---- Page excerpt
The historical roots of our educational systems are long and tell a hierarchical story. That’s just the way it was. I am as much a proponent of flattened organizations, autonomous learning, and a full embrace of the network as anyone, yet I am an unrepentent capitalist. I also believe that most educators would like to see change if it didn’t threaten them, if they unbderstood it, and if it were manageable. No conpiracies. Sometimes what you see is what you get.

The effect on e-learning

All of this explains the patchy state of e learning. On a recent visit to the US, I asked Curt Bonk about the state of e learning and he replied ‘What is the state of human development?’ Touche. Often, e learning is being used simply as a new way to automate old processes. This has sometimes relegated it to the level of a weak compromise between the old ways and the network’s true potential. (In other cases, it’s being done rather well.)  The new learning medium needs new messages. If we want to see the true benefit of the network we have to embrace it fully. This requires that we understand what it can and cannot do.  Probably no-one has done more in terms of advancing that understanding than George Siemens, through his work on connectivism. I guess I just don’t agree with him on what is causing the bottle necks.
--------
*Written task*
Reproduce the passage on e-learning from "All of this" to "the bottle necks.". The listing after this point isn't needed for any of the work.
---- Data excerpts
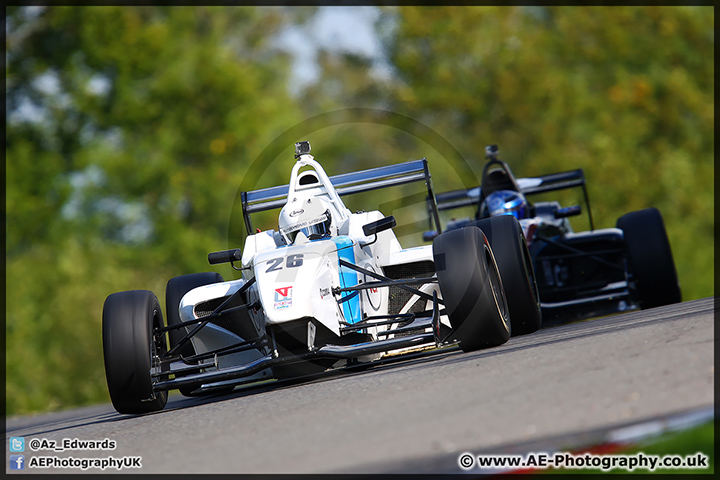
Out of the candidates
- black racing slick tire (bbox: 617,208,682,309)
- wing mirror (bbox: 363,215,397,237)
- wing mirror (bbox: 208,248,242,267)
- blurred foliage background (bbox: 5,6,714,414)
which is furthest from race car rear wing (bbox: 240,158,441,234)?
blurred foliage background (bbox: 5,6,714,414)

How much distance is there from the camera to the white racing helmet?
8258mm

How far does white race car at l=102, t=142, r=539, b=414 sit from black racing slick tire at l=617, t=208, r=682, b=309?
7.39 ft

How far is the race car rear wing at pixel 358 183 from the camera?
30.2 ft

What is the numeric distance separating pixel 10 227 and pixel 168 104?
21.0ft

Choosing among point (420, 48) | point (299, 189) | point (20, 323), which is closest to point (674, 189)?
point (420, 48)

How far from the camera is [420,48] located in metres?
35.1

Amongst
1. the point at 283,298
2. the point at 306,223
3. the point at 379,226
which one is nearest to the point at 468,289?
the point at 379,226

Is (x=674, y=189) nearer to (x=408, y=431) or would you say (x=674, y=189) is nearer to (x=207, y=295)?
(x=207, y=295)

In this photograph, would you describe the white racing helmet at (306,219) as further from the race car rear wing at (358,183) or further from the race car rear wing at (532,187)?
the race car rear wing at (532,187)

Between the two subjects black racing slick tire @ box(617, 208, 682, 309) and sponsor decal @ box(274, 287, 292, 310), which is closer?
sponsor decal @ box(274, 287, 292, 310)

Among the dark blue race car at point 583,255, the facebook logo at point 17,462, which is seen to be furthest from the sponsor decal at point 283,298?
the dark blue race car at point 583,255

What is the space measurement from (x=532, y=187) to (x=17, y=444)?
769cm

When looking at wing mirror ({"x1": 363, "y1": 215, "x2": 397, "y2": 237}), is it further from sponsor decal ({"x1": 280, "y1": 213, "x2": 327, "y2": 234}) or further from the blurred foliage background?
the blurred foliage background

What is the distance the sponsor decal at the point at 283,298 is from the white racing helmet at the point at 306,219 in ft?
4.13
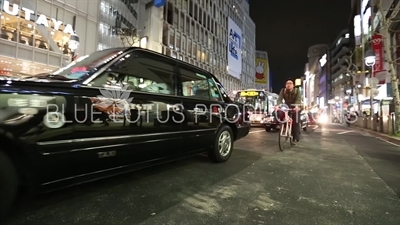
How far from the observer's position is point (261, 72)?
79.8 meters

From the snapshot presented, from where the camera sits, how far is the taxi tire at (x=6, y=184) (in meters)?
1.92

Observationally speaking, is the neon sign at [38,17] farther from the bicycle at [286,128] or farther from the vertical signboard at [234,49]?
the vertical signboard at [234,49]

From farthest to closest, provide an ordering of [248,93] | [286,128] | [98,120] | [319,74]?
[319,74] < [248,93] < [286,128] < [98,120]

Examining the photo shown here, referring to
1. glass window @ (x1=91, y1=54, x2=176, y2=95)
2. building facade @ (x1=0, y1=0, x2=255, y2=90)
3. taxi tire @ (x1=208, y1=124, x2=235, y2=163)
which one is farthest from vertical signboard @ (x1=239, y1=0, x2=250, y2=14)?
glass window @ (x1=91, y1=54, x2=176, y2=95)

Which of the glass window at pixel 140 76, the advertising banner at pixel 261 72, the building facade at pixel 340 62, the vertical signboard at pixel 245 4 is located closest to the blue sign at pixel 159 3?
the glass window at pixel 140 76

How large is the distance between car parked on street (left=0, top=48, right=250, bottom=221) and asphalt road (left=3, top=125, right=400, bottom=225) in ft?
1.14

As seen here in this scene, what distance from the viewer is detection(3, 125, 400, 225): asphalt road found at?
2350mm

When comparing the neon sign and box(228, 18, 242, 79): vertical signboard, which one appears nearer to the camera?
the neon sign

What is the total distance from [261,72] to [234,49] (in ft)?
98.2

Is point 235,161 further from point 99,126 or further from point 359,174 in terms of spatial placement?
point 99,126

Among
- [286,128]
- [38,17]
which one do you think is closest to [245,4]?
[38,17]

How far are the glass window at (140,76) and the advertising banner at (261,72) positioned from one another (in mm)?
76292

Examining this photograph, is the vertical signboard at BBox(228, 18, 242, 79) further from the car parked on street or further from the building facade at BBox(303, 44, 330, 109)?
the car parked on street

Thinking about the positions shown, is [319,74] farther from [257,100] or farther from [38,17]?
[38,17]
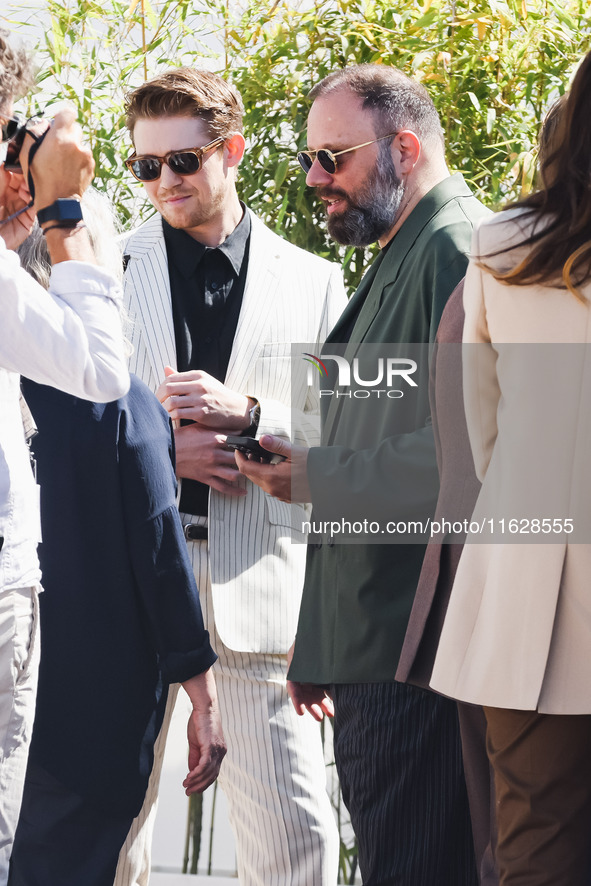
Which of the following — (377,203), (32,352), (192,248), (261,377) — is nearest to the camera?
(32,352)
--------
*Written solution*
All of this explains the patchy state of e learning. On a recent visit to the US, I asked Curt Bonk about the state of e learning and he replied ‘What is the state of human development?’ Touche. Often, e learning is being used simply as a new way to automate old processes. This has sometimes relegated it to the level of a weak compromise between the old ways and the network’s true potential. (In other cases, it’s being done rather well.)  The new learning medium needs new messages. If we want to see the true benefit of the network we have to embrace it fully. This requires that we understand what it can and cannot do.  Probably no-one has done more in terms of advancing that understanding than George Siemens, through his work on connectivism. I guess I just don’t agree with him on what is causing the bottle necks.